[Records from a data collection]
■ ■ ■ ■ ■
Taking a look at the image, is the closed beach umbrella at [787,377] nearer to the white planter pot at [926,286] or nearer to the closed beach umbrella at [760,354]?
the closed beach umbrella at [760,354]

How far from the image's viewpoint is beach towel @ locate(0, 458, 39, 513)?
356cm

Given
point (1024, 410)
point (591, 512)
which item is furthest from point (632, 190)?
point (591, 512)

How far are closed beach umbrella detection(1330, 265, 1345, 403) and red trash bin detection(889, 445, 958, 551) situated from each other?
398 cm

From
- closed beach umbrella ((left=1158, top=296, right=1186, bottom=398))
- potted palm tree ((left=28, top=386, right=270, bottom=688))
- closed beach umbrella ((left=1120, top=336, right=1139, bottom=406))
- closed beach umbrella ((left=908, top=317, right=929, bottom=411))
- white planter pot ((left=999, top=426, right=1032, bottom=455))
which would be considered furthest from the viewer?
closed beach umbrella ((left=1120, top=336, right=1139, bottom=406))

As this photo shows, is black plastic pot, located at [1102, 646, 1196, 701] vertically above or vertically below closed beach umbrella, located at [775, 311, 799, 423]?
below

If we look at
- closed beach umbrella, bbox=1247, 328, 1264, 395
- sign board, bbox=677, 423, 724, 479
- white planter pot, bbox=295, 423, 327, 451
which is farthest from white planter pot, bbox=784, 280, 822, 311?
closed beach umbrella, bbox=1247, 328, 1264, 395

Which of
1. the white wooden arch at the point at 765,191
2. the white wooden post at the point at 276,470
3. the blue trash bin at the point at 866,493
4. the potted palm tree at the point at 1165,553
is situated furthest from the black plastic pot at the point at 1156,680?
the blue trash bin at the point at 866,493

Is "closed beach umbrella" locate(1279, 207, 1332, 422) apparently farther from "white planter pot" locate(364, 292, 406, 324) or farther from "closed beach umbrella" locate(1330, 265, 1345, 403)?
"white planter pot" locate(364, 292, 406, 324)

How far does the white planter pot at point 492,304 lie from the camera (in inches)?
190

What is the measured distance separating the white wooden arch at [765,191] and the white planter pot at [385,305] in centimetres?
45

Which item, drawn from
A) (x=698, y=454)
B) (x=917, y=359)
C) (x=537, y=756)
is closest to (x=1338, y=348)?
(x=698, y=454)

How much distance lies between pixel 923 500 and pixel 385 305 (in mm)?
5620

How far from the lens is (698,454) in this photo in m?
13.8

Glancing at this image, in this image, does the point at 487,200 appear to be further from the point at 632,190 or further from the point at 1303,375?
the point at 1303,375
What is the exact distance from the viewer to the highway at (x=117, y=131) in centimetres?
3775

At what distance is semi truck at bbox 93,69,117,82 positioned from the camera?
■ ■ ■ ■ ■
Your objective
Revise the lines above by changing every occurrence of "potted palm tree" to "palm tree in a planter", leaving all else intact.

Problem solution
Taking a look at the image, is the closed beach umbrella at [787,377] nearer to the white planter pot at [926,286] or nearer to the closed beach umbrella at [760,354]?
the closed beach umbrella at [760,354]

How far from the image's viewpoint is beach towel @ locate(0, 458, 39, 513)?
356cm

Given
point (1024, 410)
point (591, 512)
which item is furthest from point (632, 190)?
point (591, 512)

How far are closed beach umbrella detection(1330, 265, 1345, 403) and red trash bin detection(889, 445, 958, 551) situated from each other?
398 cm

From
- closed beach umbrella ((left=1158, top=296, right=1186, bottom=398))
- palm tree in a planter ((left=28, top=386, right=270, bottom=688))
- closed beach umbrella ((left=1120, top=336, right=1139, bottom=406))
- closed beach umbrella ((left=908, top=317, right=929, bottom=411))
- white planter pot ((left=999, top=426, right=1032, bottom=455))
which would be considered furthest from the viewer?
closed beach umbrella ((left=1120, top=336, right=1139, bottom=406))

As this photo shows, is black plastic pot, located at [1102, 646, 1196, 701] vertically above or vertically below closed beach umbrella, located at [775, 311, 799, 423]?
below

If we look at
- closed beach umbrella, bbox=1247, 328, 1264, 395
- sign board, bbox=677, 423, 724, 479
- white planter pot, bbox=295, 423, 327, 451
which is farthest from white planter pot, bbox=784, 280, 822, 311?
closed beach umbrella, bbox=1247, 328, 1264, 395

Which of
1. the white wooden arch at the point at 765,191
2. the white wooden post at the point at 276,470
3. the blue trash bin at the point at 866,493
4. the palm tree in a planter at the point at 1165,553
is situated furthest from the black plastic pot at the point at 1156,680?
the blue trash bin at the point at 866,493

Is "closed beach umbrella" locate(1279, 207, 1332, 422) apparently farther from "white planter pot" locate(364, 292, 406, 324) or farther from "closed beach umbrella" locate(1330, 265, 1345, 403)?
"white planter pot" locate(364, 292, 406, 324)

How far does the white planter pot at point 492,304 lie from the camera (in inches)?
190

What is the measured distance separating the white wooden arch at [765,191] and the white planter pot at [385,305] in centimetres?
45

Which item, drawn from
A) (x=698, y=454)
B) (x=917, y=359)
C) (x=537, y=756)
is closest to (x=1338, y=348)?
(x=698, y=454)

How much distance lies between pixel 923 500 and pixel 385 305 (in mm)?
5620

How far from the lens is (698,454) in this photo in m?
13.8

Glancing at this image, in this image, does the point at 487,200 appear to be further from the point at 632,190 or further from the point at 1303,375?
the point at 1303,375
What is the exact distance from the viewer to the highway at (x=117, y=131) in centimetres?
3775

At what distance is semi truck at bbox 93,69,117,82 positioned from the camera?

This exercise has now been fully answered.